Content starts

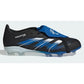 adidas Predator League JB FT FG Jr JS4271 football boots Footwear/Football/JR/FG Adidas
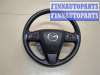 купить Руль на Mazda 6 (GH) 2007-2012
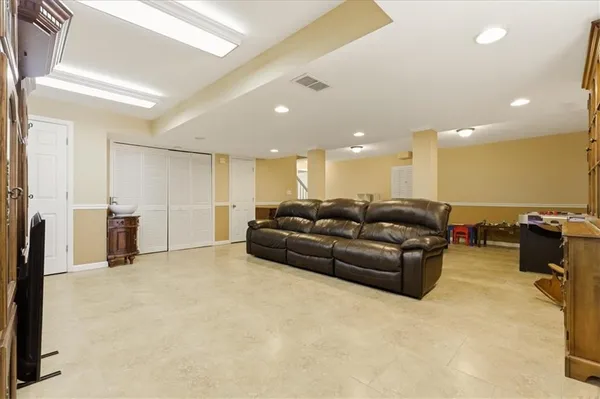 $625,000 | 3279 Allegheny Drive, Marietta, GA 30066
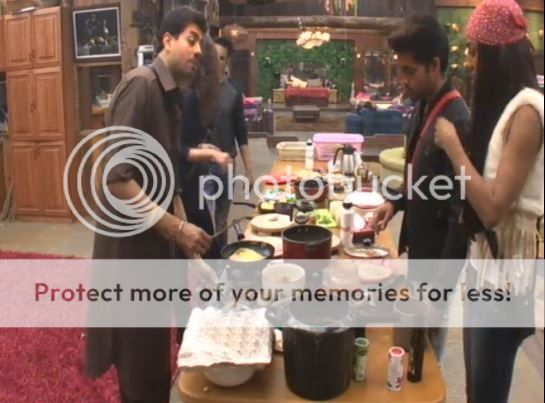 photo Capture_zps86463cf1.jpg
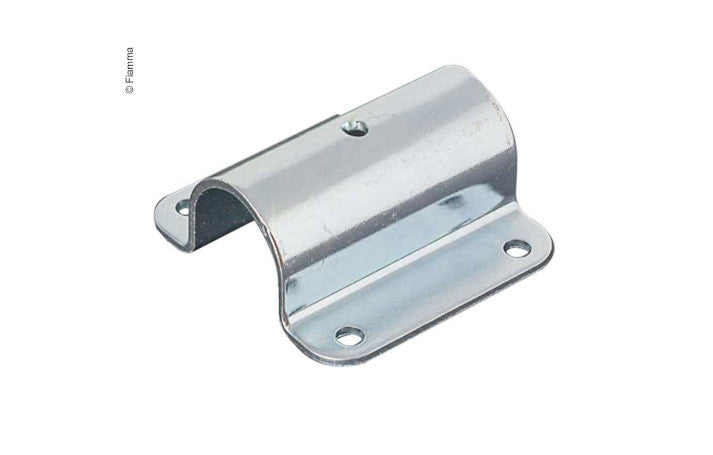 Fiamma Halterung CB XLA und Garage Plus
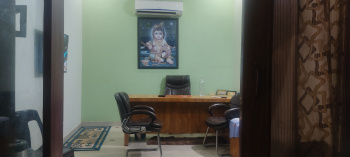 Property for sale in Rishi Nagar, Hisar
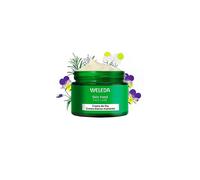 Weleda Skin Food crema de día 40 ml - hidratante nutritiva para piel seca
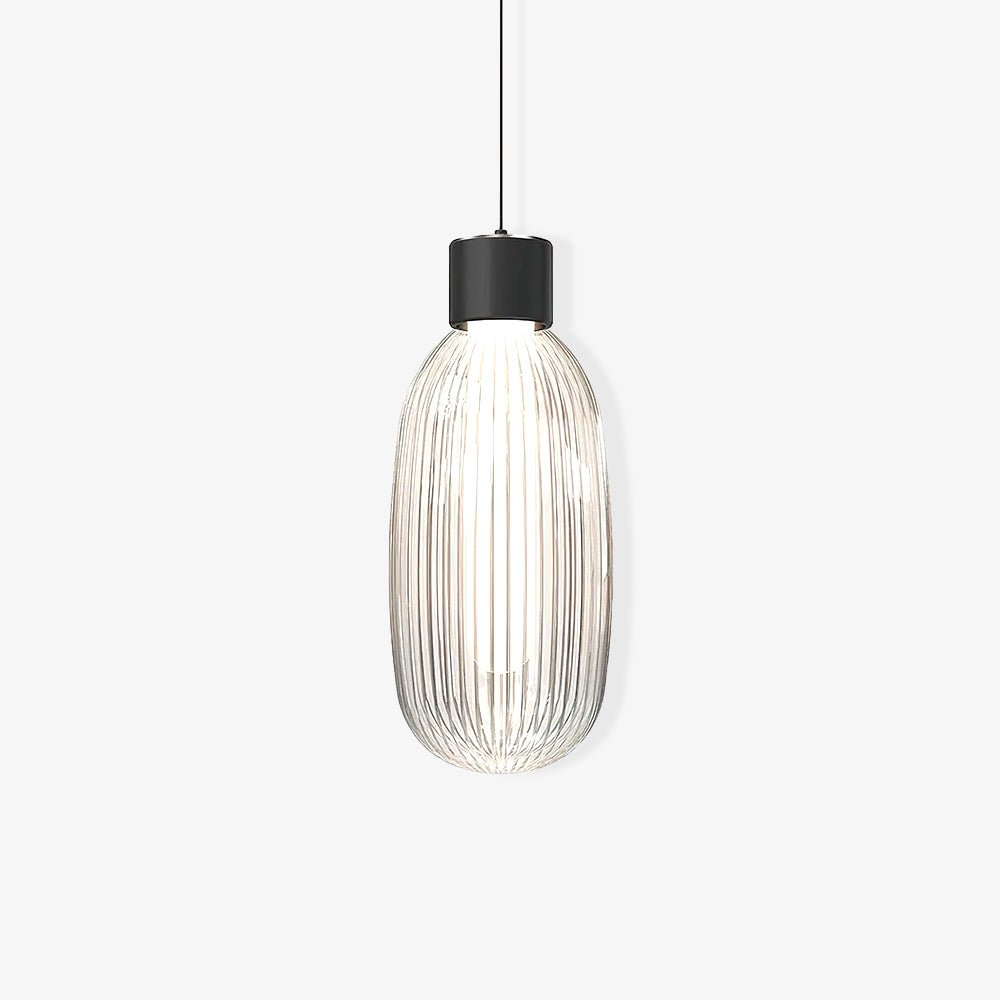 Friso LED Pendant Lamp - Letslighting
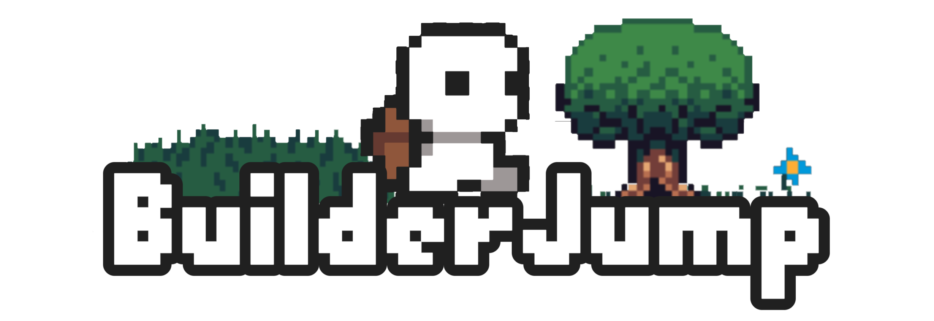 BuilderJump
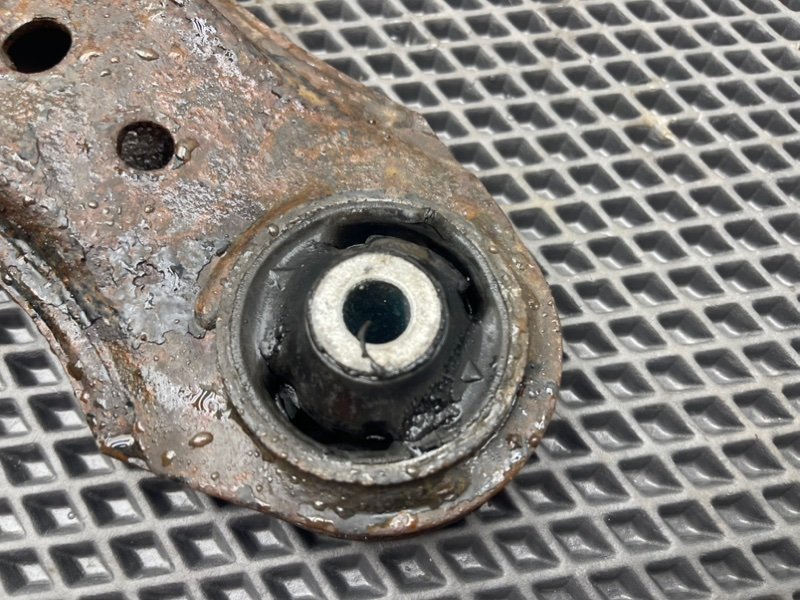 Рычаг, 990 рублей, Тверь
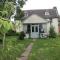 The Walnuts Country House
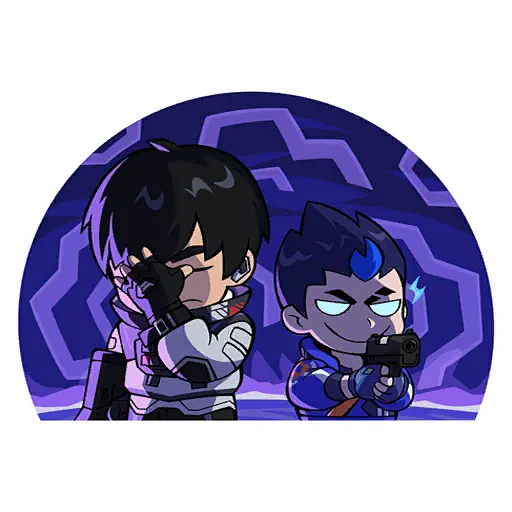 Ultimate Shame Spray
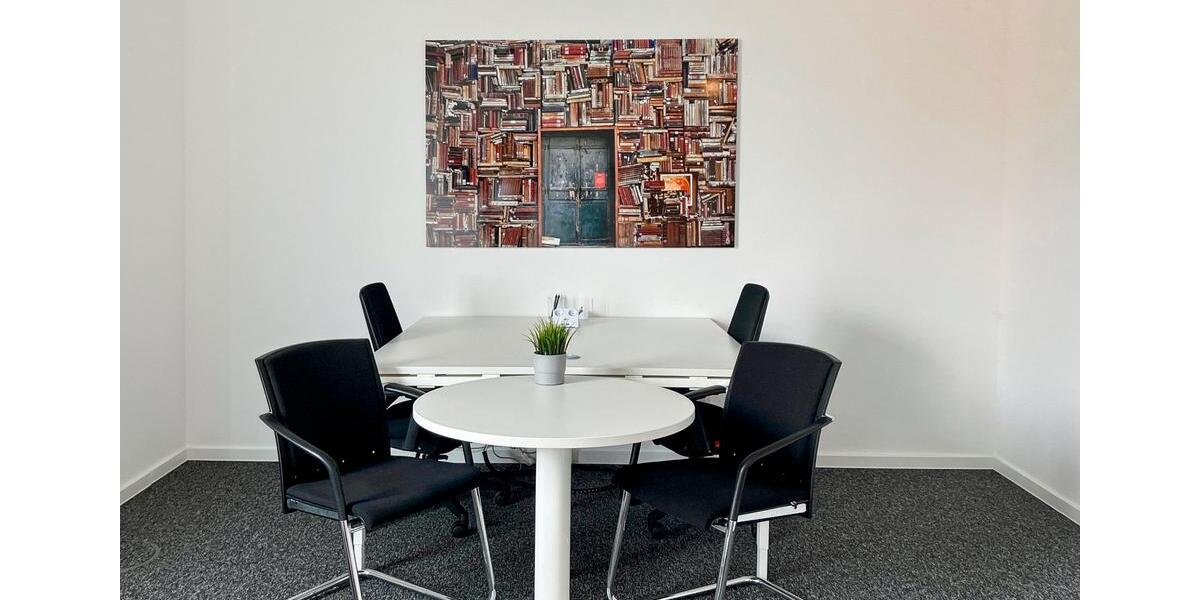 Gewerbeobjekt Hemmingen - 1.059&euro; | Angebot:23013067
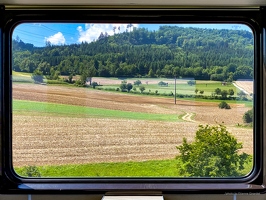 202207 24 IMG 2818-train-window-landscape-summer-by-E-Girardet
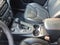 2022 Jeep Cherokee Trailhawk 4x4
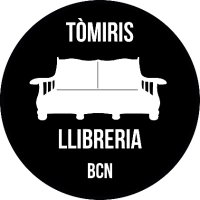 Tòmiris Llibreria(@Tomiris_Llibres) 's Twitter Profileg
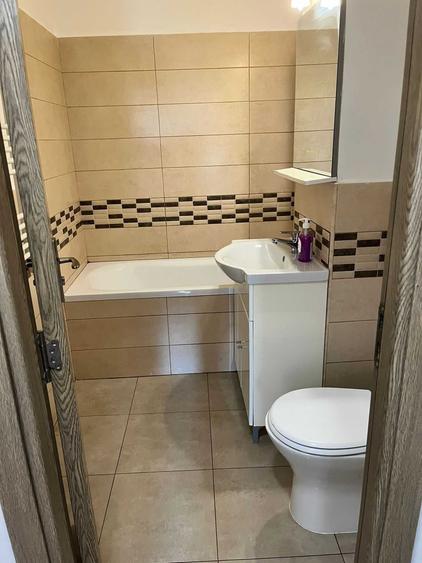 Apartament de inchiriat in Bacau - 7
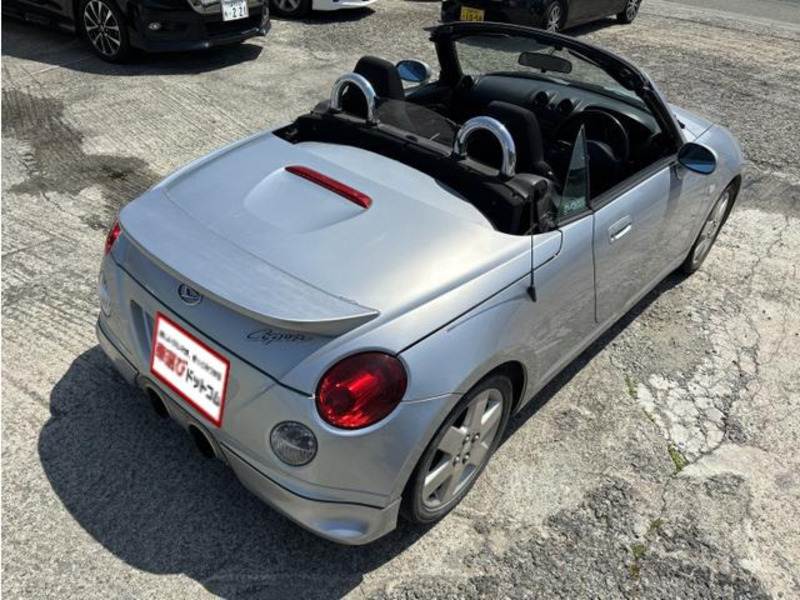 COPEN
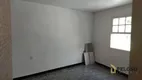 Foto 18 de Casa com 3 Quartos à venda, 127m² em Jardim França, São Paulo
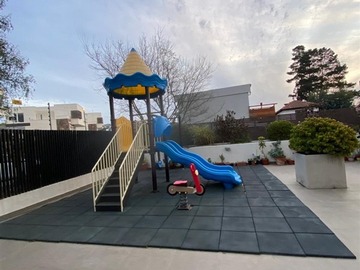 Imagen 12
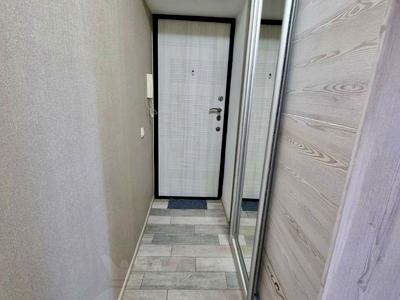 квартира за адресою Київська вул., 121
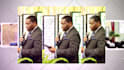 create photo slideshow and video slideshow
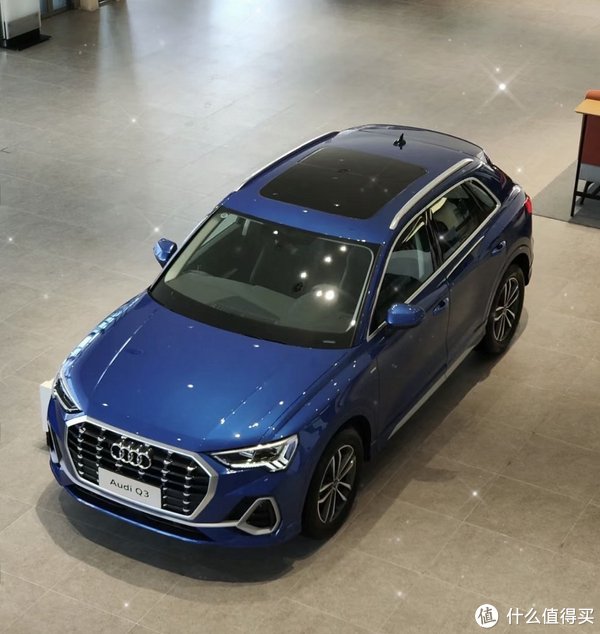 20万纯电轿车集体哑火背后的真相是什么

Content ends

TASK ITEM>
Set down the entries exactly as they appear, with every picture left out.

TASK RESULT>
 adidas Predator League JB FT FG Jr JS4271 football boots Footwear/Football/JR/FG Adidas
 купить Руль на Mazda 6 (GH) 2007-2012
 $625,000 | 3279 Allegheny Drive, Marietta, GA 30066
 photo Capture_zps86463cf1.jpg
 Fiamma Halterung CB XLA und Garage Plus
 Property for sale in Rishi Nagar, Hisar
 Weleda Skin Food crema de día 40 ml - hidratante nutritiva para piel seca
 Friso LED Pendant Lamp - Letslighting
 BuilderJump
 Рычаг, 990 рублей, Тверь
 The Walnuts Country House
 Ultimate Shame Spray
 Gewerbeobjekt Hemmingen - 1.059&euro; | Angebot:23013067
 202207 24 IMG 2818-train-window-landscape-summer-by-E-Girardet
 2022 Jeep Cherokee Trailhawk 4x4
 Tòmiris Llibreria(@Tomiris_Llibres) 's Twitter Profileg
 Apartament de inchiriat in Bacau - 7
 COPEN
 Foto 18 de Casa com 3 Quartos à venda, 127m² em Jardim França, São Paulo
 Imagen 12
 квартира за адресою Київська вул., 121
 create photo slideshow and video slideshow
 20万纯电轿车集体哑火背后的真相是什么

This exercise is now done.